__YOUR ASSIGNMENT__:
Find the word "license" in the listing. Copy out each line where it occurs.

◆ ◆ ◆ ◆ ◆

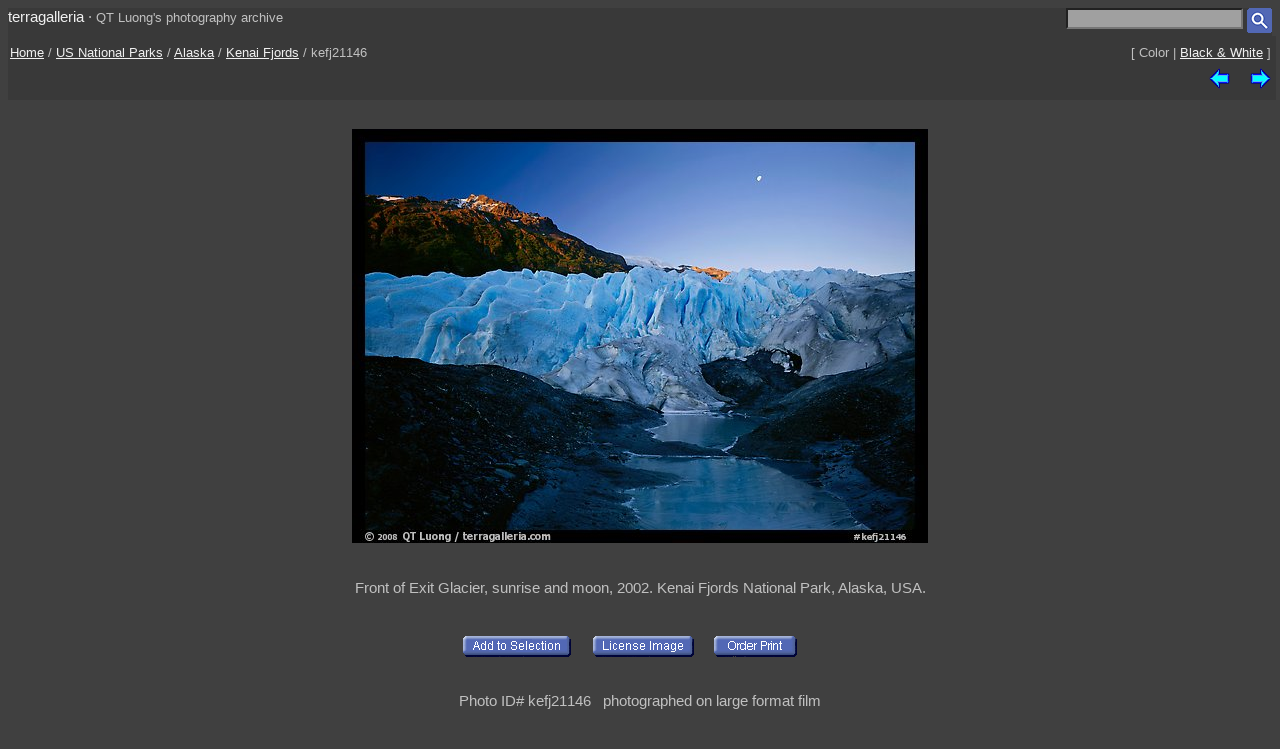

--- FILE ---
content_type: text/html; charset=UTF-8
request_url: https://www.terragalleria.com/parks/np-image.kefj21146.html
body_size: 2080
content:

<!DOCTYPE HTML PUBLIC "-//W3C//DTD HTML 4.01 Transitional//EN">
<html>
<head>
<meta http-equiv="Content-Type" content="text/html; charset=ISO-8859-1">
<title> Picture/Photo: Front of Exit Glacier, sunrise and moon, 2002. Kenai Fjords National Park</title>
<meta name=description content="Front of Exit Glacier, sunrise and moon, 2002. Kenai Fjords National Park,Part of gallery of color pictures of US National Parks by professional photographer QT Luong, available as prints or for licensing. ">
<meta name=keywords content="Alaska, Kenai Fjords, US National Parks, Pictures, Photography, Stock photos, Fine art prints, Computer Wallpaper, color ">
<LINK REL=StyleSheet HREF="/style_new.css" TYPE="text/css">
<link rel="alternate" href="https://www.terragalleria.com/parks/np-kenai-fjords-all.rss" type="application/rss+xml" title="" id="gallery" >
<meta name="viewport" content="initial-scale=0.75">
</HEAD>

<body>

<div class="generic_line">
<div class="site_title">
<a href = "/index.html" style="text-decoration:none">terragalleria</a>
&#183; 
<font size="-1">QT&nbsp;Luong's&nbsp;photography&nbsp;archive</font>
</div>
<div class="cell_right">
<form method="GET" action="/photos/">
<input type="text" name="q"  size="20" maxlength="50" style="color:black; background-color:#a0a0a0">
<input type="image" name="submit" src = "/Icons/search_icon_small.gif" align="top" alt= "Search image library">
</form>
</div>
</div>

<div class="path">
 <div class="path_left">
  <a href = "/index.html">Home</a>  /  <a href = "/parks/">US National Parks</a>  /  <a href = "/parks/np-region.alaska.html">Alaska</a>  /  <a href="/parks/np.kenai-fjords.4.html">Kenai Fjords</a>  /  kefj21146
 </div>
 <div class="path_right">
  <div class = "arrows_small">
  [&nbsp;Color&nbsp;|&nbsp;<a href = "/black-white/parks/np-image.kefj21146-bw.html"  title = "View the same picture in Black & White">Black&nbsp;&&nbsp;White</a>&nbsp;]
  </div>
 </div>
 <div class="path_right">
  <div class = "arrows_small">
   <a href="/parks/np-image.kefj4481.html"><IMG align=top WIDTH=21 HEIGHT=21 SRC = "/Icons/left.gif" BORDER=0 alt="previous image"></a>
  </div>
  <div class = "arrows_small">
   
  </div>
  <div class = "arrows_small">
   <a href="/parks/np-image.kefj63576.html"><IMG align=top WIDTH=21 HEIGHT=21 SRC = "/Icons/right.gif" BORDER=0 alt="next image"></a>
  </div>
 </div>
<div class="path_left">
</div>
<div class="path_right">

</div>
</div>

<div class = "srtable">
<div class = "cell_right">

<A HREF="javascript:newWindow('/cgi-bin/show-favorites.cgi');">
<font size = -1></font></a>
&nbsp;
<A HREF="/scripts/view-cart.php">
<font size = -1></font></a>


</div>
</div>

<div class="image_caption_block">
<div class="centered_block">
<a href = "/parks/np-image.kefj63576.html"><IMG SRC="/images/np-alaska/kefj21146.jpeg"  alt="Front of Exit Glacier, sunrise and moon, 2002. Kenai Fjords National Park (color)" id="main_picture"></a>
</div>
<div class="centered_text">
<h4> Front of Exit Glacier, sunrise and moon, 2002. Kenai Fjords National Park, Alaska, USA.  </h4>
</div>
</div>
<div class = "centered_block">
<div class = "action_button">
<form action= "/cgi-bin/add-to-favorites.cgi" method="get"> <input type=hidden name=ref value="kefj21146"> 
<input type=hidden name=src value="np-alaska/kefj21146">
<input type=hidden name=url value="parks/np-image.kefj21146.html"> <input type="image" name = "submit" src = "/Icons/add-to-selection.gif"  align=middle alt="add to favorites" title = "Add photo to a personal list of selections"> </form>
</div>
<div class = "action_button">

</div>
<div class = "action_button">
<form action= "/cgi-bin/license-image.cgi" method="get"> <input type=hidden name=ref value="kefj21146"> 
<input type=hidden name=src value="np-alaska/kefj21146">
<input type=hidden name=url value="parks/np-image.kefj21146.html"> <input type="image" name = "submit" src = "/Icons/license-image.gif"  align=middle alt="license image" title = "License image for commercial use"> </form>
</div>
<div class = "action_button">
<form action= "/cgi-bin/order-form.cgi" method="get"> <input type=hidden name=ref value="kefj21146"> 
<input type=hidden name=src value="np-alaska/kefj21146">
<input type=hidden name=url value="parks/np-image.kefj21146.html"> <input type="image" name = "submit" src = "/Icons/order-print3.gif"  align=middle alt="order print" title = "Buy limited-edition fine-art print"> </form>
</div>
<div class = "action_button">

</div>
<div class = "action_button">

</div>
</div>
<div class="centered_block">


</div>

◆ ◆ ◆ ◆ ◆

__REPLY TO THE EXERCISE__:
<form action= "/cgi-bin/license-image.cgi" method="get"> <input type=hidden name=ref value="kefj21146"> 
<input type=hidden name=url value="parks/np-image.kefj21146.html"> <input type="image" name = "submit" src = "/Icons/license-image.gif"  align=middle alt="license image" title = "License image for commercial use"> </form>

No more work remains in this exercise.